JOB 1: According to the course project page, what is the maximum length of the paper draft?
[begin SELECTION]
COLUMBIA UNIVERSITY COMS 6113

Important Dates

Percentages are of your total class grade.

Overview

The major portion of your grade is based on the research project. Students will organize into teams of 1-3 students and work on a research project. It should take about 3-4 weeks to complete. Some possible ideas are described below.

Teams should consist of 1-3 people. In addition, if you have a project in mind, please indicate briefly (1–2 sentences) what you are thinking. We have included a list of possible projects at the end of this document although you are not required to choose from these.

Good class projects can vary dramatically in complexity, scope, and topic. The only requirement is that they be related to something we have studied in this class and that they contain some element of research – e.g., that you do more than simply engineer a piece of software that someone else has described or architected. To help you determine if your idea is of reasonable scope, we will arrange to meet with each group several times throughout the semester.

Prospectus

Your research prospectus will contain an overview of the research problem, your hypothesis, first pass at related work, a description of how you plan to complete the project, and metrics to decide if it worked.

Your prospectus should follow the example:

Submission

  1. Rename the filename of your prospectus to the following format, last names should be in alphabetical order. prospectus_<UNI>_.._<UNIn>.pdf
  2. Click here to upload the file by 2/14 11:59PM EST

Mock PC Meeting and Paper Draft

We will spend two class sessions running a mock program committee (PC) meeting. The timeline for this will be as follows:

The Paper Draft

Your paper should be no more than 10 pages, and include at least the following sections:

  1. Introduction: motivate the problem, summarize related work, and declare your crisp hypothesis (or hypotheses). This should be fully present.
  2. Related Work: describe the state of the art in the most relevant research areas to your project. This should be fully present.
  3. Technical Overview: outline the technical approach you are taking so that the reader has an intuition about the solution. This should be fully present.
  4. Technical Details: considerably more technical details of your project, and details on what has been implemented. The details should be mostly complete, but may not be implemented yet.
  5. Experiments: describe the experimental setup as we have gone over in class. You may not have run experiments yet. If you have, feel free to include them.

In short, I expect that you have a much clearer idea about the problem and how it can be solved. Most of the technical details and relevant work should be clear, but you may not have implemented it yet.
[end SELECTION]
[begin DATA EXCERPTS]
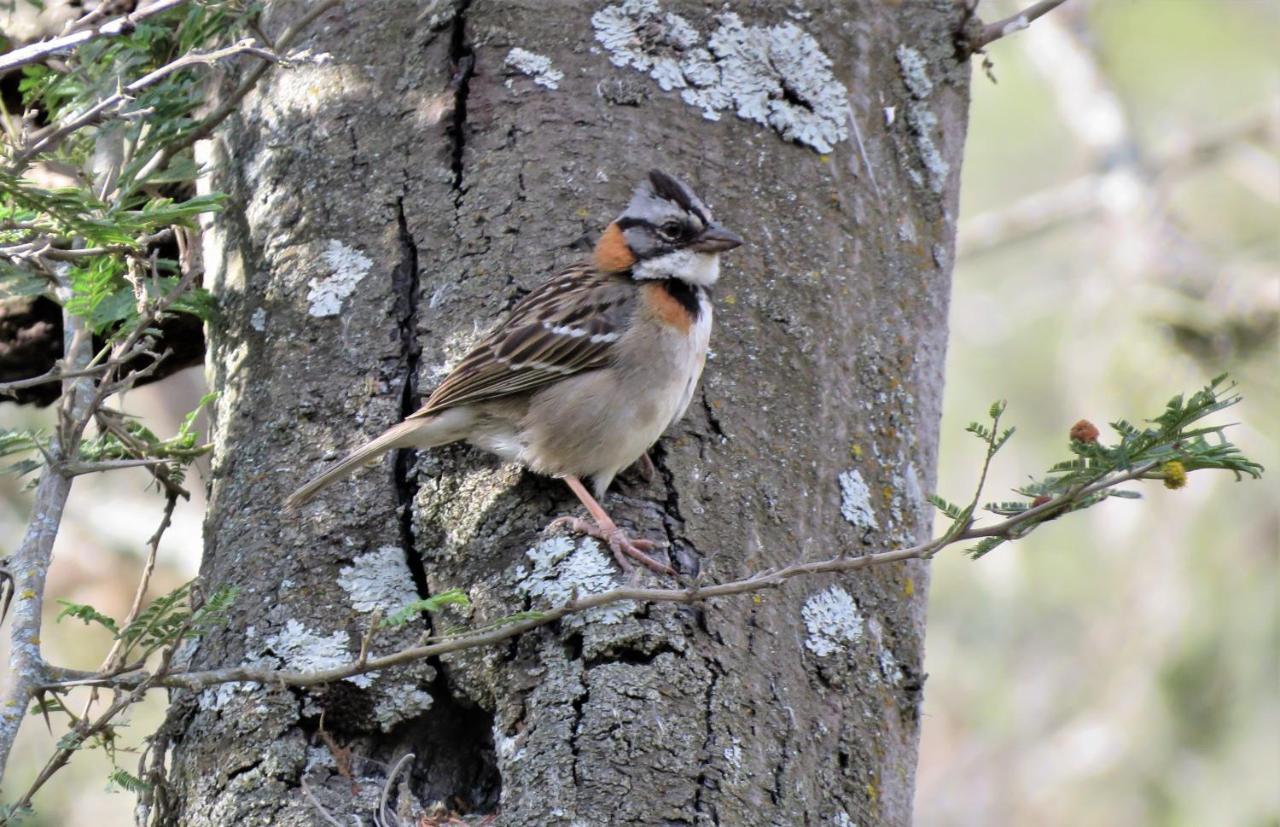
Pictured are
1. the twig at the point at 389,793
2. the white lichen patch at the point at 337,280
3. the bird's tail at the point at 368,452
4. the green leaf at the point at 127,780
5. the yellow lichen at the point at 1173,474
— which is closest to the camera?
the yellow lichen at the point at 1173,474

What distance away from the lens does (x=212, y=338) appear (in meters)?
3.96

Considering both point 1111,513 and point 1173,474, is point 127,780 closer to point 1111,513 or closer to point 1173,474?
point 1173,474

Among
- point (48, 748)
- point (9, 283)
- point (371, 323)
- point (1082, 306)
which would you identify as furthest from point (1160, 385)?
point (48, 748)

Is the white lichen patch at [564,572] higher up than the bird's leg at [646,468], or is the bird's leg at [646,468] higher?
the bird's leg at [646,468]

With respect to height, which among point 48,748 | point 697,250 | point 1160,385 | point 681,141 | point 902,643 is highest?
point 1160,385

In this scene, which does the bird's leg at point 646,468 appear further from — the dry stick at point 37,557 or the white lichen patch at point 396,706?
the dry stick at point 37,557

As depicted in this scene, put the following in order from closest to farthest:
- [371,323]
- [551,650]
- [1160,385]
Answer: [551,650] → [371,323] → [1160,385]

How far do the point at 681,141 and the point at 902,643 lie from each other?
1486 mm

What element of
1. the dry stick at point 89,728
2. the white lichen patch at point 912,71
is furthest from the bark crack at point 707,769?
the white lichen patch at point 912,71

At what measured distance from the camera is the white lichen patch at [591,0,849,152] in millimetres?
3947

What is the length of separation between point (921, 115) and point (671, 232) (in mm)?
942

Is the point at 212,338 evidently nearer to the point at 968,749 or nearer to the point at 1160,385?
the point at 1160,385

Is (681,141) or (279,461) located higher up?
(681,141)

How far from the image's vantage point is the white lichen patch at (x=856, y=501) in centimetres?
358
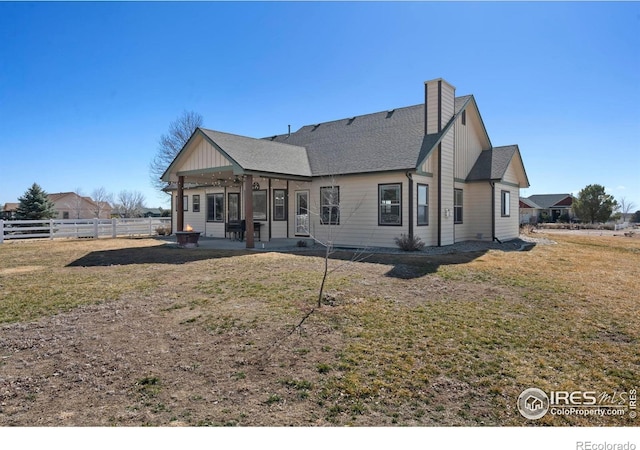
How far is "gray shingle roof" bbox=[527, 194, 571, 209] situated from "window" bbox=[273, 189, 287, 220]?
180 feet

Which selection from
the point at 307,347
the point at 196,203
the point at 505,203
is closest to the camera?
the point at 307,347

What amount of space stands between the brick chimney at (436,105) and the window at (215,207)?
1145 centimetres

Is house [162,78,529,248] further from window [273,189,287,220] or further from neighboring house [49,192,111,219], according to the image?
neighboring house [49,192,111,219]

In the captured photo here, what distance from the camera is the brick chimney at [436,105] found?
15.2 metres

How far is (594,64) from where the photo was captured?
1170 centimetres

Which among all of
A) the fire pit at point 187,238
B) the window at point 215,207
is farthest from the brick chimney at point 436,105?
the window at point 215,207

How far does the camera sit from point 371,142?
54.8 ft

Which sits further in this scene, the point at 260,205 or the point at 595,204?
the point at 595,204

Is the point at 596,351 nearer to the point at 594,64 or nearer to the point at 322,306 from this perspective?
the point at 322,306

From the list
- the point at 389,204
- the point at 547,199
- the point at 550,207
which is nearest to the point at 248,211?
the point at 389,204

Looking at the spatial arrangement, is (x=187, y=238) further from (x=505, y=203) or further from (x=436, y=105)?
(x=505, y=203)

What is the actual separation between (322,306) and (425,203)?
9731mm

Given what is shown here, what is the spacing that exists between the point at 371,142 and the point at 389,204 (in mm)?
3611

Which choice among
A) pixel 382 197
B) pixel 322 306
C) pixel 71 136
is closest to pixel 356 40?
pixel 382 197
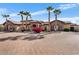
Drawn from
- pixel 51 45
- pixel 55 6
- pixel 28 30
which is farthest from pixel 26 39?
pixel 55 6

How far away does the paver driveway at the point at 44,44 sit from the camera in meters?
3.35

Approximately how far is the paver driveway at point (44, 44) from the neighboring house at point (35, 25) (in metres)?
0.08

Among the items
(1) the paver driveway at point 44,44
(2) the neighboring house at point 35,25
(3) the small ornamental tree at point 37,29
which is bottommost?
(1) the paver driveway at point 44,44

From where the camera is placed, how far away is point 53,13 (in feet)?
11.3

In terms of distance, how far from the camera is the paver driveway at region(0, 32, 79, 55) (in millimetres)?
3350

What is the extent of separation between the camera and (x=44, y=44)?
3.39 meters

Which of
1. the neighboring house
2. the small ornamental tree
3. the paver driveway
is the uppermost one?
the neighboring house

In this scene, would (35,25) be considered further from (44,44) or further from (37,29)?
[end DATA EXCERPTS]
JOB 2: Rewrite the entries from the line with "Is (681,141) or (279,461) located higher up?" up to and including the line with "1170 centimetres", replacing "brick chimney" with "stone chimney" and keeping everything else the same. Give only those lines, and leave out the pictures.

WRITTEN ANSWER 1: No more than 10 pages.

WRITTEN ANSWER 2:
Is (681,141) or (279,461) located higher up?
(681,141)

How far from the image's vantage point is the white lichen patch at (x=856, y=501) in centimetres?
358
How far is "gray shingle roof" bbox=[527, 194, 571, 209] situated from "window" bbox=[273, 189, 287, 220]?
180 feet

Which selection from
the point at 307,347
the point at 196,203
the point at 505,203
is closest to the camera?
the point at 307,347

What amount of space stands between the stone chimney at (436,105) and the window at (215,207)?
1145 centimetres

Is house [162,78,529,248] further from window [273,189,287,220] or further from neighboring house [49,192,111,219], according to the image?
neighboring house [49,192,111,219]

In the captured photo here, what distance from the camera is the stone chimney at [436,105] found?
15.2 metres

How far is (594,64) from where the photo was captured?
1170 centimetres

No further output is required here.